Директор и несколько учителей снова поднимаются в зал. Бледный, с каменным выражением на лице, к ним идет Чернетич. Почему-то мы все смолкаем, становится очень тихо. И в полной тишине раздается голос Чернетича:
— На прошлой линейке при раздаче американских подарков ученики… — и он, глядя в бумажку, громко зачитывает фамилии, среди которых я слышу и свою, — …не получили этих подарков. Эти подарки были потом доставлены им на дом.
Директор, недовольно морщась, смотрит на наши стенные часы; они по-прежнему показывают только одно время, которое показывали еще и до войны, а именно — половину четвертого.

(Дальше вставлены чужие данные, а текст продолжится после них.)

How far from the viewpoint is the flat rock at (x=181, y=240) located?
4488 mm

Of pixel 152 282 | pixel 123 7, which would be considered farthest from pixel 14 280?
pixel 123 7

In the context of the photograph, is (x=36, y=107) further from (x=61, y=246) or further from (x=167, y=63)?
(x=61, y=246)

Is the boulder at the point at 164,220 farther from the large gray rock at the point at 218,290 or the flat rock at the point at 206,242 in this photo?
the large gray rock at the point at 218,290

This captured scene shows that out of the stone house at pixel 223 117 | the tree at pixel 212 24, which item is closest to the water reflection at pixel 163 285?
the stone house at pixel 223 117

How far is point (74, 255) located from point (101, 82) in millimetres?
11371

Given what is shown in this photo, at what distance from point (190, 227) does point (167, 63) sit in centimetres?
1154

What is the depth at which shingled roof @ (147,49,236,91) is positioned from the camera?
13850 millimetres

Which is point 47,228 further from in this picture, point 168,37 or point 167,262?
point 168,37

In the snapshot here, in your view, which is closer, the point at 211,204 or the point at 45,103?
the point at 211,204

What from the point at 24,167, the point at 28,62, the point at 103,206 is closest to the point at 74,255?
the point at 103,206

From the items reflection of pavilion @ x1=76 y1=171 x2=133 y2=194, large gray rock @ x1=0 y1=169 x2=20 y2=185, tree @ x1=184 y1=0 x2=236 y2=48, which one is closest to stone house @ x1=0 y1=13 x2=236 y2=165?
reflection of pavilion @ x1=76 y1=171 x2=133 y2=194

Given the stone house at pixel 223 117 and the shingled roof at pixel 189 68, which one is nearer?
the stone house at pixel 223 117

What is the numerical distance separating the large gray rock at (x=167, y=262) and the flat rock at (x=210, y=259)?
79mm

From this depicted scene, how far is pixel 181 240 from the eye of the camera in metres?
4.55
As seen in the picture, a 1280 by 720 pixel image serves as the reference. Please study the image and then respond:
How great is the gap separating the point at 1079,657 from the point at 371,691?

— Скажите, пожалуйста, — заканчивает Чернетич, — почему эти подарки не были даны им на линейке? И почему потом эти подарки были доставлены им на дом? Как вы это объясняете?
Директор молчит и со скучающим видом смотрит в окно, отвернувшись от Чернетича.

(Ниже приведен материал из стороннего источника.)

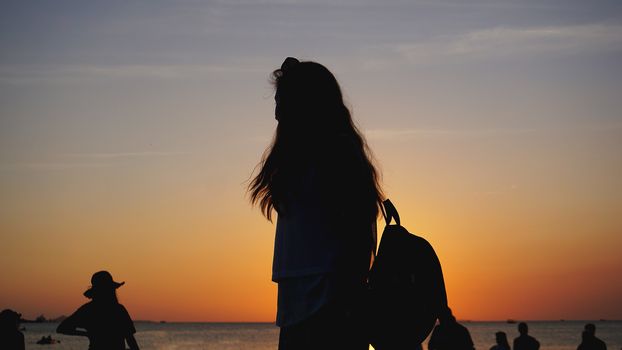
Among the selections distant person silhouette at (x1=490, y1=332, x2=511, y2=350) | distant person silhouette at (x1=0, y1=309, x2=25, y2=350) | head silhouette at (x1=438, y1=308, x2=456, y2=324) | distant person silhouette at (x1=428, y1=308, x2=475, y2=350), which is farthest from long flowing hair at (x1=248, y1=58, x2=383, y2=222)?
distant person silhouette at (x1=490, y1=332, x2=511, y2=350)

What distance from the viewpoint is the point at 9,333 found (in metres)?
10.7

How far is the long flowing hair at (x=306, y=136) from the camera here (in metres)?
3.34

— Понимаете ли вы, что нанесли нам оскорбление и обиду?! — И потом он произносит слова, после которых я понимаю, что смелее Чернетича здесь нет никого: — Наши отцы ни в чем не виноваты!

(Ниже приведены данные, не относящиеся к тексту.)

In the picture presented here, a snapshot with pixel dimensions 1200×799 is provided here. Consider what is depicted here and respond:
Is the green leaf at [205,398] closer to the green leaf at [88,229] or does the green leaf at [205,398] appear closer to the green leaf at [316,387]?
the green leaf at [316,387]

Теперь директор в упор смотрит на Чернетича:
— Понимаешь ли ты, что сказал?!
— Да!
— А вас же потом включили в список, — вмешивается Наклонение.
— Но почему? — снова спрашивает Чернетич.
— Все! — устало и решительно заявляет директор и, скрипя протезом, идет к выходу, поддерживаемый Наклонением, который, утешая его, говорит:
— Это — югослав… Он ничего не понимает в нашей жизни. Ведь в сороковой школе такую же фразу сказал испанец! Это может сказать только иностранец… — И тут я мысленно первый раз соглашаюсь с ним.
Директор молчит, но внезапно багровеет, и лицо его искажается гримасой:
— Ух! — не то произносит, не то вскрикивает он, как от боли. И мне послышалось после этого выкрика короткое и энергичное слово. Не обращая на нас внимания и еще раз ухнув, директор бьет что есть силы своим кулачищем в стену нашего коридора. На беду удар приходится по фанерной стене химического кабинета, и вслед за ударом слышится шум и звон разбитого стекла за стеной.
— Это — Лавуазье! — в ужасе восклицает Изъявительное Наклонение. И я вспоминаю, что, и правда, с той стороны висел портрет Лавуазье.
— При чем здесь Лавуазье?! — орет директор прямо в круглые от ужаса глаза за блестящими стеклами пенсне.
— Он упал! — Наклонение горестно всплескивает руками.
— И черт с ним! — орет директор. — Пусть падает! Пусть сдохнет… этот ваш Лавуазье! Черт с ним! Пропади все пропадом! — И он вырывает руку из-под руки Изъявительного Наклонения и идет один в свой кабинет, скрипя протезом.
А Чернетич смотрит в окно. Когда он поворачивается ко мне, я вижу в его глазах какое-то отсутствующее выражение. Оно стало появляться у него в последнее время. И, поняв, что он ничего мне не скажет, я иду к лестнице и там встречаю Большетелова. Качая головой и шаркая ногами, он идет навстречу, выделяясь своим крошечным ростом и бедной одеждой даже среди таких же бедных и маленьких учеников своего класса. На нем старая-престарая женская кофта, вся в заплатах, на груди она почему-то украшена большим зайцем, вырезанным из тряпки желтого цвета и пришитым красными нитками; очень ветхие вельветовые брючки и разбитые старые башмаки. Подойдя ко мне, он робко улыбается и смотрит, как бы не смея обратиться первым.